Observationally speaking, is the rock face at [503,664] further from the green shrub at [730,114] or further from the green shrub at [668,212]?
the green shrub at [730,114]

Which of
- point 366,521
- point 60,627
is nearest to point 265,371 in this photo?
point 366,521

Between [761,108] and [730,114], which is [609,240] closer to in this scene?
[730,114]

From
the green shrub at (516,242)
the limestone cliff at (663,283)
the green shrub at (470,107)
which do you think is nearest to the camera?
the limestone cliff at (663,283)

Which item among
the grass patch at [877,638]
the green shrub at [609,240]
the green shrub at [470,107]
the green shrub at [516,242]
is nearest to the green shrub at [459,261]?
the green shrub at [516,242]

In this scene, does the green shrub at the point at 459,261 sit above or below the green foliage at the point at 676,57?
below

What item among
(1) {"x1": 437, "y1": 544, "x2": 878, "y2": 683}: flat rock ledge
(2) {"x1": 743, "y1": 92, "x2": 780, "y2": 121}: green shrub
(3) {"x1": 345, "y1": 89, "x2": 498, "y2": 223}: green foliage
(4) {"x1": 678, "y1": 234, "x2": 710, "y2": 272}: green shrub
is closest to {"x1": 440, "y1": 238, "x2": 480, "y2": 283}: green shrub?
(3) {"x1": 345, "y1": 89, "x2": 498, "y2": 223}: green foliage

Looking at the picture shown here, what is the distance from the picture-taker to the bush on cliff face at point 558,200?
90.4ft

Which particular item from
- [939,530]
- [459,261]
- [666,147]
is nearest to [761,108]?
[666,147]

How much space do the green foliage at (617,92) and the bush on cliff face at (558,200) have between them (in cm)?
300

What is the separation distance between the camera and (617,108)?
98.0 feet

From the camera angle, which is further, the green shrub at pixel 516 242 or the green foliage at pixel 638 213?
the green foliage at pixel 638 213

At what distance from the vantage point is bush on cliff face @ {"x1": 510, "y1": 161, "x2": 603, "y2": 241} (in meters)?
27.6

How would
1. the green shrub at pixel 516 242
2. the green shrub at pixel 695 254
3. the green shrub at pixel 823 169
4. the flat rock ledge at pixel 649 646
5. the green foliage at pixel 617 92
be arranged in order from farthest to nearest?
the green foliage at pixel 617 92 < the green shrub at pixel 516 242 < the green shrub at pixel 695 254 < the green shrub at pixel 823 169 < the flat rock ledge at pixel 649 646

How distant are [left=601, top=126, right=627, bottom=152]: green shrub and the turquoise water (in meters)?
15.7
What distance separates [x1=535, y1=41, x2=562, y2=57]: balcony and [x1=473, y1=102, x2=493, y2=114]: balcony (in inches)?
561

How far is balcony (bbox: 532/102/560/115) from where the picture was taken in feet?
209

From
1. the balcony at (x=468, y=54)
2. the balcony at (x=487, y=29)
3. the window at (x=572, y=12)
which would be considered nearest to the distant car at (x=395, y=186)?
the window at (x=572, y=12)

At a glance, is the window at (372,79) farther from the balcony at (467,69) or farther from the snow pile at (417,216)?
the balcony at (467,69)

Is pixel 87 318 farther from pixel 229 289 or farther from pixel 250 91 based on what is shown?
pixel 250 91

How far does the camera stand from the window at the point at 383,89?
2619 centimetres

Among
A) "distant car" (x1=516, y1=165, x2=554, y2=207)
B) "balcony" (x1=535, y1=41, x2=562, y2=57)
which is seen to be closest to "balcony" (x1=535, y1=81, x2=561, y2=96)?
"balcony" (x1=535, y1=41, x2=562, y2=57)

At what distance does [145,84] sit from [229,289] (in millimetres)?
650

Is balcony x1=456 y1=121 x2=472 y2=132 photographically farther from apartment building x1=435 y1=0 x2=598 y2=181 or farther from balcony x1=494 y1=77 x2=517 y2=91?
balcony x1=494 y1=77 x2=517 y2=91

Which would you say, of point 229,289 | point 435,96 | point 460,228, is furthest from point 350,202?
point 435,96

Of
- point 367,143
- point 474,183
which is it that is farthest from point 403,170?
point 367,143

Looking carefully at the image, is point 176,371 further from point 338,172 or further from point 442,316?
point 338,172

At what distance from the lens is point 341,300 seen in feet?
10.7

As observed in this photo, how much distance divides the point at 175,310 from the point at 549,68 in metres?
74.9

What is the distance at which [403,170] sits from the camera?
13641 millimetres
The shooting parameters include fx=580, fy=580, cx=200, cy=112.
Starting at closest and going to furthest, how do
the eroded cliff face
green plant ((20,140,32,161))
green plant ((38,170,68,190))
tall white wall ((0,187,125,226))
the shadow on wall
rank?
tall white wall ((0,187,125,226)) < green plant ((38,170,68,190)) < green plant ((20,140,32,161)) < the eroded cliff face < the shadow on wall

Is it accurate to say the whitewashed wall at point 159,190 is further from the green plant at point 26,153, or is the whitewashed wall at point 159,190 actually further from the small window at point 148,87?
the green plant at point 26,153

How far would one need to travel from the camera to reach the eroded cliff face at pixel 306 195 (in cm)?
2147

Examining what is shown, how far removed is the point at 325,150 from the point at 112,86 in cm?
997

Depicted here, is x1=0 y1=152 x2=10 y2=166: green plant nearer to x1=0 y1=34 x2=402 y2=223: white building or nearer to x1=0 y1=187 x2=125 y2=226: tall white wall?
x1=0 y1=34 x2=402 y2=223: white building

===============

| What the task asks |
Substitute "patch of turf" for every occurrence of "grass patch" in the lines above, and reproduce all the lines with no other change.

| Problem solution |
Observationally speaking, is the rock face at [503,664] further from the green shrub at [730,114] or further from the green shrub at [668,212]?
the green shrub at [730,114]

Which of
- point 366,521
- point 60,627
is nearest to point 265,371 in this photo?
point 366,521

Between [761,108] and [730,114], which is [609,240] closer to in this scene?
[730,114]

From
the green shrub at (516,242)
the limestone cliff at (663,283)
the green shrub at (470,107)
which do you think is nearest to the camera?
the limestone cliff at (663,283)

Which item among
the patch of turf at [877,638]
the green shrub at [609,240]
the green shrub at [470,107]
the green shrub at [516,242]
is nearest to the green shrub at [459,261]?
the green shrub at [516,242]

In this scene, does the green shrub at the point at 459,261 sit above or below the green foliage at the point at 676,57?
below

What item among
(1) {"x1": 437, "y1": 544, "x2": 878, "y2": 683}: flat rock ledge
(2) {"x1": 743, "y1": 92, "x2": 780, "y2": 121}: green shrub
(3) {"x1": 345, "y1": 89, "x2": 498, "y2": 223}: green foliage
(4) {"x1": 678, "y1": 234, "x2": 710, "y2": 272}: green shrub
is closest to {"x1": 440, "y1": 238, "x2": 480, "y2": 283}: green shrub?
(3) {"x1": 345, "y1": 89, "x2": 498, "y2": 223}: green foliage

Looking at the picture shown here, what is the distance from the picture-taker to the bush on cliff face at point 558,200?
90.4ft

Which particular item from
- [939,530]
- [459,261]
- [666,147]
is nearest to [761,108]?
[666,147]

How much space do the green foliage at (617,92) and the bush on cliff face at (558,200) have between them (in cm)?
300

What is the separation distance between the camera and (617,108)?
98.0 feet

From the camera angle, which is further, the green shrub at pixel 516 242 or the green foliage at pixel 638 213?
the green foliage at pixel 638 213

At what distance from the vantage point is bush on cliff face @ {"x1": 510, "y1": 161, "x2": 603, "y2": 241} (in meters)?
27.6

How would
1. the green shrub at pixel 516 242
2. the green shrub at pixel 695 254
3. the green shrub at pixel 823 169
4. the flat rock ledge at pixel 649 646
5. the green foliage at pixel 617 92
be arranged in order from farthest to nearest?
the green foliage at pixel 617 92 < the green shrub at pixel 516 242 < the green shrub at pixel 695 254 < the green shrub at pixel 823 169 < the flat rock ledge at pixel 649 646

How distant are [left=601, top=126, right=627, bottom=152]: green shrub and the turquoise water (in meters)?
15.7
What distance separates [x1=535, y1=41, x2=562, y2=57]: balcony and [x1=473, y1=102, x2=493, y2=114]: balcony (in inches)?
561

How far is balcony (bbox: 532/102/560/115) from where the picture was taken in feet?
209

From
1. the balcony at (x=468, y=54)
2. the balcony at (x=487, y=29)
3. the window at (x=572, y=12)
which would be considered nearest to the distant car at (x=395, y=186)?
the window at (x=572, y=12)

At a glance, is the window at (372,79) farther from the balcony at (467,69) or farther from the snow pile at (417,216)?
the balcony at (467,69)

Is pixel 87 318 farther from pixel 229 289 or farther from pixel 250 91 based on what is shown?
pixel 250 91

How far does the camera stand from the window at the point at 383,89?
2619 centimetres

Among
A) "distant car" (x1=516, y1=165, x2=554, y2=207)
B) "balcony" (x1=535, y1=41, x2=562, y2=57)
which is seen to be closest to "balcony" (x1=535, y1=81, x2=561, y2=96)?
"balcony" (x1=535, y1=41, x2=562, y2=57)

At what distance does [145,84] sit from [229,289] (in millimetres)?
650

Is balcony x1=456 y1=121 x2=472 y2=132 photographically farther from apartment building x1=435 y1=0 x2=598 y2=181 or farther from balcony x1=494 y1=77 x2=517 y2=91?
balcony x1=494 y1=77 x2=517 y2=91

Which would you say, of point 229,289 | point 435,96 | point 460,228, is furthest from point 350,202?
point 435,96

Of
- point 367,143
- point 474,183
which is it that is farthest from point 403,170?
point 367,143

Looking carefully at the image, is point 176,371 further from point 338,172 or further from point 442,316?
point 338,172

At what distance from the lens is point 341,300 seen in feet?
10.7

As observed in this photo, how much distance divides the point at 175,310 from the point at 549,68 in metres?
74.9

What is the distance at which [403,170] sits from the camera?
13641 millimetres
The shooting parameters include fx=580, fy=580, cx=200, cy=112.
Starting at closest and going to furthest, how do
the eroded cliff face
green plant ((20,140,32,161))
green plant ((38,170,68,190))
tall white wall ((0,187,125,226))
the shadow on wall
rank?
tall white wall ((0,187,125,226)) < green plant ((38,170,68,190)) < green plant ((20,140,32,161)) < the eroded cliff face < the shadow on wall

Is it accurate to say the whitewashed wall at point 159,190 is further from the green plant at point 26,153, or is the whitewashed wall at point 159,190 actually further from the small window at point 148,87?
the green plant at point 26,153

How far would one need to travel from the camera to reach the eroded cliff face at pixel 306 195 (in cm)?
2147

Examining what is shown, how far removed is the point at 325,150 from the point at 112,86 in cm?
997

Depicted here, is x1=0 y1=152 x2=10 y2=166: green plant nearer to x1=0 y1=34 x2=402 y2=223: white building or nearer to x1=0 y1=187 x2=125 y2=226: tall white wall?
x1=0 y1=34 x2=402 y2=223: white building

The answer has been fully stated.